Sedangkan Pendekar Pulau Neraka, selalu bertindak 

cepat tanpa pikir panjang lagi. Dan tidak segan-segan 

membunuh lawan-lawannya tanpa perlu mengenal 

lebih dulu, apakah lawannya itu hanya sebagai 

pengikut atau sekedar diperalat saja. 

Perbedaan yang menyolok itulah yang membuat 

mereka sama-sama saling menjaga diri. Terlebih lagi, 

Pendekar Pulau Neraka tidak pernah memilih-milih 

lawan. Apakah itu dari golongan putih atau dari 

golongan hitam! Apalagi jika diketahui, bahwa 

lawannya itu ada hubungannya dengan terbunuhnya 

ayahnya. Dan kekejaman Pendekar Pulau Neraka itu 

sudah menjadi buah bibir di kalangan kaum rimba 

persilatan. 

"Bagaimana, Pendekar Pulau Neraka?" Pengemis 

Tongkat Hitam memecah kebisuan yang terjadi.

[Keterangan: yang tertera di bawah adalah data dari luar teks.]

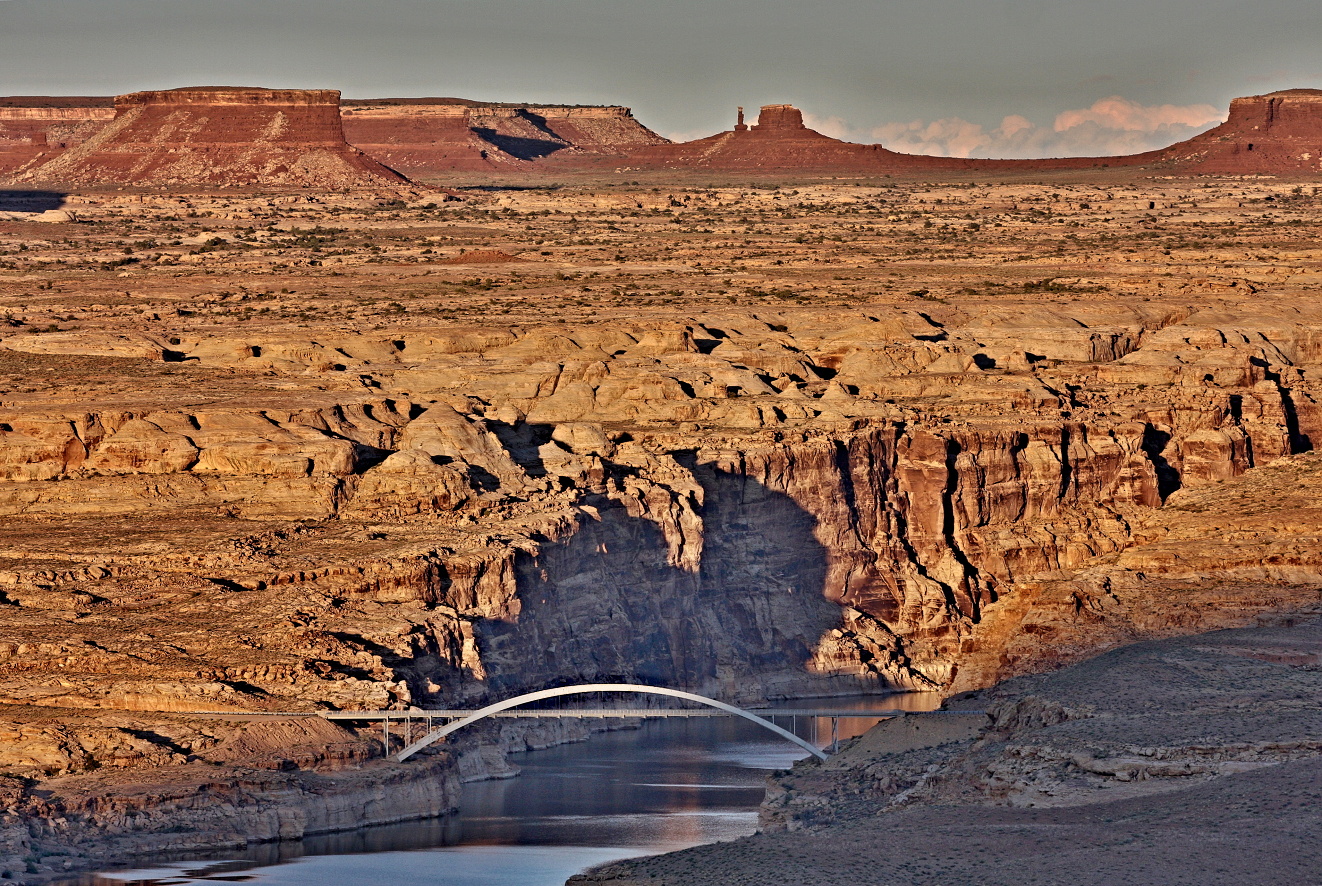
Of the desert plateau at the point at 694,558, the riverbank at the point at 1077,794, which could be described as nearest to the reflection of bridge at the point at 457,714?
the desert plateau at the point at 694,558

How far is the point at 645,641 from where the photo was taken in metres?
99.0

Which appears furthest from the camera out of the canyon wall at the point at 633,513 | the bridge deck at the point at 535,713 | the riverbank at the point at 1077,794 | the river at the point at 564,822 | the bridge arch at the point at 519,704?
the canyon wall at the point at 633,513

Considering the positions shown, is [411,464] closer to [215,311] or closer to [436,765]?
[436,765]

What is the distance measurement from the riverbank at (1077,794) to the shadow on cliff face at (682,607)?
13.0 meters

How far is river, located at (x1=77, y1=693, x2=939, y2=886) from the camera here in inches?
2884

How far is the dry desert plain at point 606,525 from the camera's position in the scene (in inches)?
3088

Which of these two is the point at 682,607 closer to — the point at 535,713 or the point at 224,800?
the point at 535,713

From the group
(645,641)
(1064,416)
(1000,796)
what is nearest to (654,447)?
(645,641)

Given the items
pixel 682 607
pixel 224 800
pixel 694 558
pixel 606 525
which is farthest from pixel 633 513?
pixel 224 800

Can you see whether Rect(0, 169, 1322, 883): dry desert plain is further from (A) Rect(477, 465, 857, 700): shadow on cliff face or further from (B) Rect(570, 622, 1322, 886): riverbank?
(B) Rect(570, 622, 1322, 886): riverbank

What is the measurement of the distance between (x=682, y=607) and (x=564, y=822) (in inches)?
814

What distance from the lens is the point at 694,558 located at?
102 meters

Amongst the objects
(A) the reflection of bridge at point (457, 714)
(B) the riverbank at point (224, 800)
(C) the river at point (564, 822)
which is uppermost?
(A) the reflection of bridge at point (457, 714)

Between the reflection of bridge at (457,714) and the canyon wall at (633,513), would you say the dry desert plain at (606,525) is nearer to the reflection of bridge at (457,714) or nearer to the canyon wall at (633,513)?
the canyon wall at (633,513)
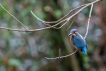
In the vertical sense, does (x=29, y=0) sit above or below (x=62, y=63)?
above

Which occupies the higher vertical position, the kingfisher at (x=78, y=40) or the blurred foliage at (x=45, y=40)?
the kingfisher at (x=78, y=40)

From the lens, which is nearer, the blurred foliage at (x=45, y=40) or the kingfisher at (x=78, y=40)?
the kingfisher at (x=78, y=40)

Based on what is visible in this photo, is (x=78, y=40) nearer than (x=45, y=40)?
Yes

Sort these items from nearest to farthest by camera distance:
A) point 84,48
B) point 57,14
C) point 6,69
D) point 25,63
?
point 84,48
point 57,14
point 6,69
point 25,63

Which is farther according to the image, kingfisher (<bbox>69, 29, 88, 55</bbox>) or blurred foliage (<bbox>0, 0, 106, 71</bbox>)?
blurred foliage (<bbox>0, 0, 106, 71</bbox>)

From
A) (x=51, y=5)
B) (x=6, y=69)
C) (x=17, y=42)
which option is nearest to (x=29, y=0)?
(x=51, y=5)

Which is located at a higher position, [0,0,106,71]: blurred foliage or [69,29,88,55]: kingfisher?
[69,29,88,55]: kingfisher

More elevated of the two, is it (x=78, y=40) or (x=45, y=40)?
(x=78, y=40)

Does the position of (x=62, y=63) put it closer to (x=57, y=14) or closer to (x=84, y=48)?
(x=57, y=14)
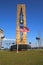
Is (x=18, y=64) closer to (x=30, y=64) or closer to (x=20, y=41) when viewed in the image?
(x=30, y=64)

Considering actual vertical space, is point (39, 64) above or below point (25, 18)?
below

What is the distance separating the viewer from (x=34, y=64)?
1942 cm

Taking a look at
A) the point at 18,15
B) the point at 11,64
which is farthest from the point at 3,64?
the point at 18,15

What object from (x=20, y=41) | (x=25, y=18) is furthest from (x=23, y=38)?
(x=25, y=18)

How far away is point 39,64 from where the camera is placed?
19.3 m

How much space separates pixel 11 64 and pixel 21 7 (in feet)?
168

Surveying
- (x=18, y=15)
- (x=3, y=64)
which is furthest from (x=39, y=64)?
(x=18, y=15)

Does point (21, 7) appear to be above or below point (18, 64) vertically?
above

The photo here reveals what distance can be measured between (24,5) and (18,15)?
13.4ft

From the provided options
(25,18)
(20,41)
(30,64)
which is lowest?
(30,64)

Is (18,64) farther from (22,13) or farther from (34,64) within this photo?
(22,13)

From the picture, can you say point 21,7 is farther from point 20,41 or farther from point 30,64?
point 30,64

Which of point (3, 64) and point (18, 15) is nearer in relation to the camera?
point (3, 64)

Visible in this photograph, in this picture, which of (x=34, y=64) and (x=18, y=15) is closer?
(x=34, y=64)
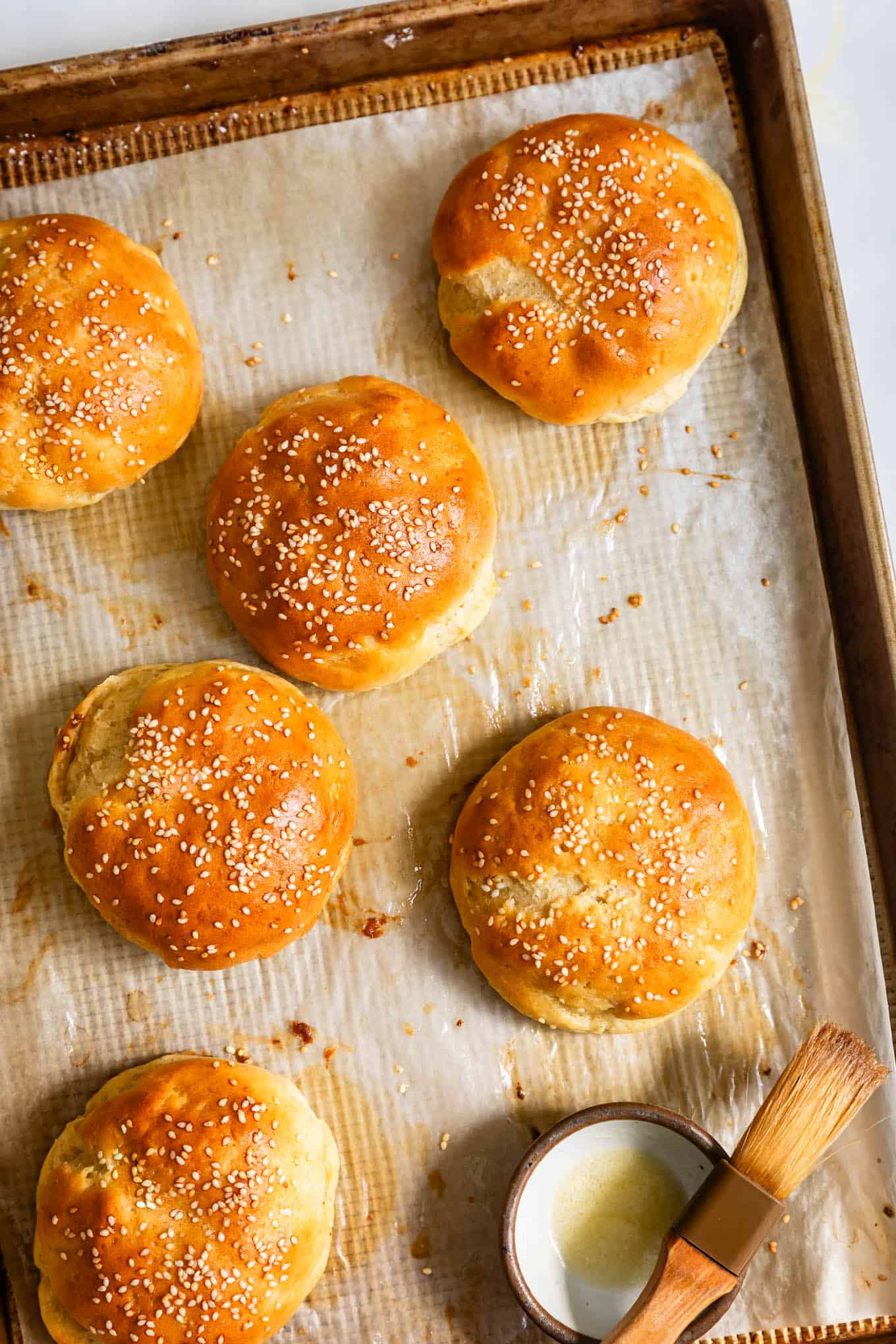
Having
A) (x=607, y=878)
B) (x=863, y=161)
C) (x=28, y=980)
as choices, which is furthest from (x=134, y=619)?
(x=863, y=161)

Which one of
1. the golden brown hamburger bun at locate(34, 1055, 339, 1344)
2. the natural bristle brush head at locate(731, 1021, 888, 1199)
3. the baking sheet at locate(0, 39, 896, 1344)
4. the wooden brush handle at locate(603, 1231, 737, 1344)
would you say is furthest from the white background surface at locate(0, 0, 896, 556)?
the golden brown hamburger bun at locate(34, 1055, 339, 1344)

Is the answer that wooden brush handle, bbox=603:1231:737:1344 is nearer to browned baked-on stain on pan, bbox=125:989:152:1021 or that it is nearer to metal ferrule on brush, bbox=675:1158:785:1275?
metal ferrule on brush, bbox=675:1158:785:1275

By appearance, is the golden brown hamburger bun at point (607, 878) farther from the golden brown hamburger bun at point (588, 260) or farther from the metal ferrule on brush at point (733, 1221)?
the golden brown hamburger bun at point (588, 260)

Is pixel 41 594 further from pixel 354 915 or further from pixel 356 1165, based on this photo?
pixel 356 1165

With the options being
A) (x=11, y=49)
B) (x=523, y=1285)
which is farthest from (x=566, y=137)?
(x=523, y=1285)

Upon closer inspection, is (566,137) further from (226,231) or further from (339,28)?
(226,231)
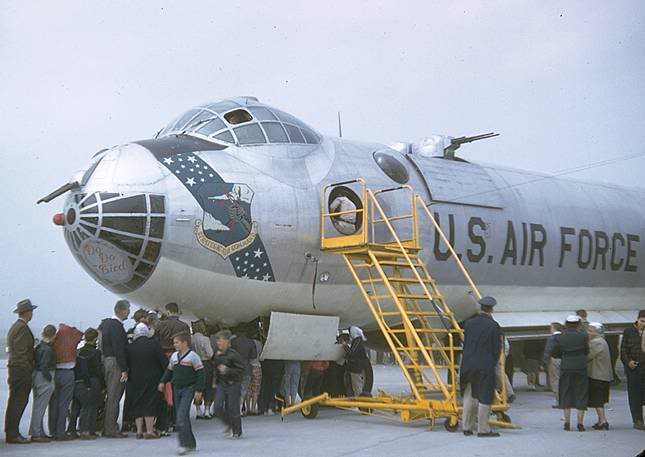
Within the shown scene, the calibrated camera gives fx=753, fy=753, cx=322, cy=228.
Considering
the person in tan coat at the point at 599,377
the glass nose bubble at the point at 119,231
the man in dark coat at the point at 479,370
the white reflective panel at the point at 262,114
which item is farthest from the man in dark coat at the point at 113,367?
the person in tan coat at the point at 599,377

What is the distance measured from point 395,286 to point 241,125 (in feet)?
11.3

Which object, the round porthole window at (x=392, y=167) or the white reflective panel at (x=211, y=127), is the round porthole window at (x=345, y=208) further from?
the white reflective panel at (x=211, y=127)

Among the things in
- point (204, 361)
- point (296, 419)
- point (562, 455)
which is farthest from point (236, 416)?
point (562, 455)

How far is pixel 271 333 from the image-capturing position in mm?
11047

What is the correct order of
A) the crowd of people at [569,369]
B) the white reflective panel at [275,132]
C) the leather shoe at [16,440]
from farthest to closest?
the white reflective panel at [275,132]
the crowd of people at [569,369]
the leather shoe at [16,440]

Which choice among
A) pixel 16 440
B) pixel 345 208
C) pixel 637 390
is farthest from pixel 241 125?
pixel 637 390

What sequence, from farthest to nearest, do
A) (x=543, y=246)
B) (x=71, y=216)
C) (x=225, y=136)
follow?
(x=543, y=246), (x=225, y=136), (x=71, y=216)

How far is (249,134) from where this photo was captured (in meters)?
11.4

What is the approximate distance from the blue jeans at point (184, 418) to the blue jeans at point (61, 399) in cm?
179

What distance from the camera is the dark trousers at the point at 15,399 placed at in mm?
8953

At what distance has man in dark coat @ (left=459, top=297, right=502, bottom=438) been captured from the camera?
907 cm

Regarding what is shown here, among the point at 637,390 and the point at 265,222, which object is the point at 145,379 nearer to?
the point at 265,222

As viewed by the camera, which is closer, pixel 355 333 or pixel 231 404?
pixel 231 404

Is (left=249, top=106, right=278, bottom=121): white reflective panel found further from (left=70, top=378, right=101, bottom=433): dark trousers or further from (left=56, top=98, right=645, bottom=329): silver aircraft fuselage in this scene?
(left=70, top=378, right=101, bottom=433): dark trousers
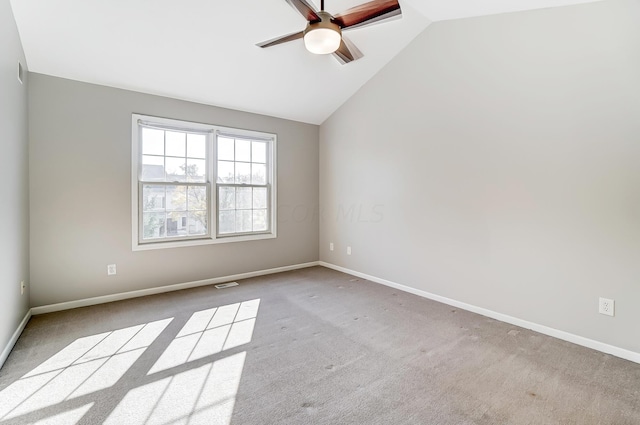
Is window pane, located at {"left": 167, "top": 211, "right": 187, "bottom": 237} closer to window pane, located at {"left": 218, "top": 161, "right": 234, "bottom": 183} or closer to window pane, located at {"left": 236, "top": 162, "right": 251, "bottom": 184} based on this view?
window pane, located at {"left": 218, "top": 161, "right": 234, "bottom": 183}

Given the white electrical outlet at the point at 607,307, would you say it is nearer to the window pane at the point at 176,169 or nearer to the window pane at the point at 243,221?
the window pane at the point at 243,221

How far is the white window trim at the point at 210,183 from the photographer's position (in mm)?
3582

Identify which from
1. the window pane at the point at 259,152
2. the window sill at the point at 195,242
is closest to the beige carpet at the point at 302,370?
the window sill at the point at 195,242

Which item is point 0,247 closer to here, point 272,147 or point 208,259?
point 208,259

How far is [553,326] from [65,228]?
4.97 metres

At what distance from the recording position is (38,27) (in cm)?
265

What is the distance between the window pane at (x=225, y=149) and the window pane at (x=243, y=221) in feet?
2.67

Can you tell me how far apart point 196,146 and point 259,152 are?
97cm

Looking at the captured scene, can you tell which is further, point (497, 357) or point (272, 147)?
point (272, 147)

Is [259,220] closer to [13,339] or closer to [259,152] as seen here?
[259,152]

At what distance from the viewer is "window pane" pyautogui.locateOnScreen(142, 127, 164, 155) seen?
12.1 ft

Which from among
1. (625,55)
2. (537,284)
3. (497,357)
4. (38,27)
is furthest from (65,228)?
(625,55)

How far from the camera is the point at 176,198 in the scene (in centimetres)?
393

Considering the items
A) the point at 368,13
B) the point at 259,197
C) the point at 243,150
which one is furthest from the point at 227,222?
the point at 368,13
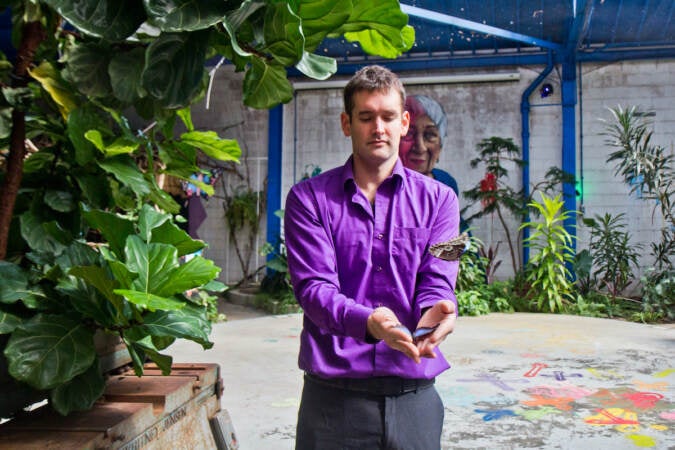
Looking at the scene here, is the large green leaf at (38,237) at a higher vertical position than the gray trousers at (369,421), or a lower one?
higher

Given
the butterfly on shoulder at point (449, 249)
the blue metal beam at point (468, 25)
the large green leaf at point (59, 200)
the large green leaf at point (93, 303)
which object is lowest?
the large green leaf at point (93, 303)

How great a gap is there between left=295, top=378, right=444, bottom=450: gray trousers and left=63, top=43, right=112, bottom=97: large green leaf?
0.74m

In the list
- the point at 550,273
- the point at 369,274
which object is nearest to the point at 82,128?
the point at 369,274

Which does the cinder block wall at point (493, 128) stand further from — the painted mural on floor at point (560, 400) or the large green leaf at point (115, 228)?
the large green leaf at point (115, 228)

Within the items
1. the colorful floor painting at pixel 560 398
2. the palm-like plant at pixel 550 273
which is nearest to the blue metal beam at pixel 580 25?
the palm-like plant at pixel 550 273

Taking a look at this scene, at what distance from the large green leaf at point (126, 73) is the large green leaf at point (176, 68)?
113mm

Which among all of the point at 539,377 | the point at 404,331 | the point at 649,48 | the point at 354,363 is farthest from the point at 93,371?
the point at 649,48

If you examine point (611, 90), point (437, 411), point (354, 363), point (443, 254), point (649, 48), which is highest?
point (649, 48)

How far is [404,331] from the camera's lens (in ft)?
3.37

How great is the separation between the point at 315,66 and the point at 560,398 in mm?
2878

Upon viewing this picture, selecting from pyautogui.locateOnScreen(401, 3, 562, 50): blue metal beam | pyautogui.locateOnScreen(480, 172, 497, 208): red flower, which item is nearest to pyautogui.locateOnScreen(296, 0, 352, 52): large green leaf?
pyautogui.locateOnScreen(401, 3, 562, 50): blue metal beam

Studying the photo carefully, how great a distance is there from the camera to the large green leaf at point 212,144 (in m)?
1.48

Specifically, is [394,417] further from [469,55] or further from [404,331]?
[469,55]

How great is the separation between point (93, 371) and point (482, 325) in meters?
5.21
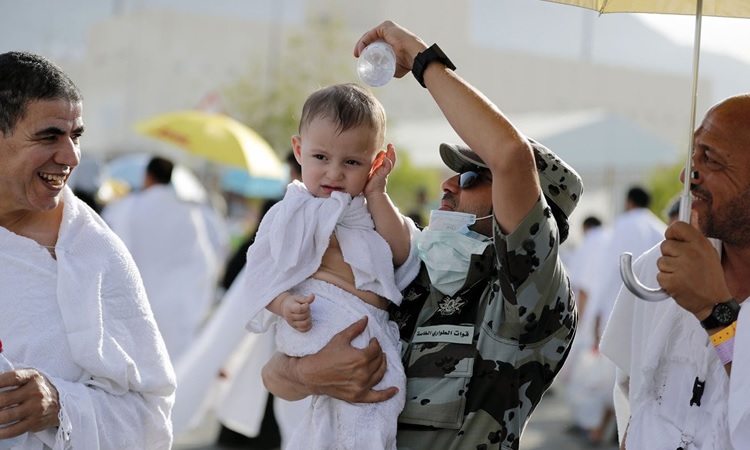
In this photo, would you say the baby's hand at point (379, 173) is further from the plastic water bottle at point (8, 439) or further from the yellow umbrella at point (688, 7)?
the plastic water bottle at point (8, 439)

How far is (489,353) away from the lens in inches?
130

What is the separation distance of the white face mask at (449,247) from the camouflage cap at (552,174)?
0.16 m

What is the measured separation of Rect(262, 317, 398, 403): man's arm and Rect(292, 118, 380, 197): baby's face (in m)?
0.40

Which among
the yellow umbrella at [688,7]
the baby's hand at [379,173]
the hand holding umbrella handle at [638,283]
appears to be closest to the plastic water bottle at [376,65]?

"Aku rasa sebaiknya kita berjalan sendiri-sendiri. 

Selama ini aku tidak pernah bekerja sama dengan 

seorang pun, kecuali jika orang itu meminta 

pertolongan dariku," sahut Bayu tegas. 

Kata-kata Bayu itu memang agak merendahkan, 

tapi Pengemis Tongkat Hitam dapat menahan diri. Di 

antara mereka memang tidak punya persoalan apa 

pun, dan tidak ada untungnya menggali persoalan 

tanpa sebab yang pasti. Kini Pengemis Tongkat Hitam 

itu hanya mengangkat pundaknya. 

"Kalau begitu, kita berpisah saja di sini. Dan 

mudah-mudahan tidak akan bertemu lagi," kata 

Pengemis Tongkat Hitam. 

"Sebaiknya memang begitu," sahut Bayu kalem. 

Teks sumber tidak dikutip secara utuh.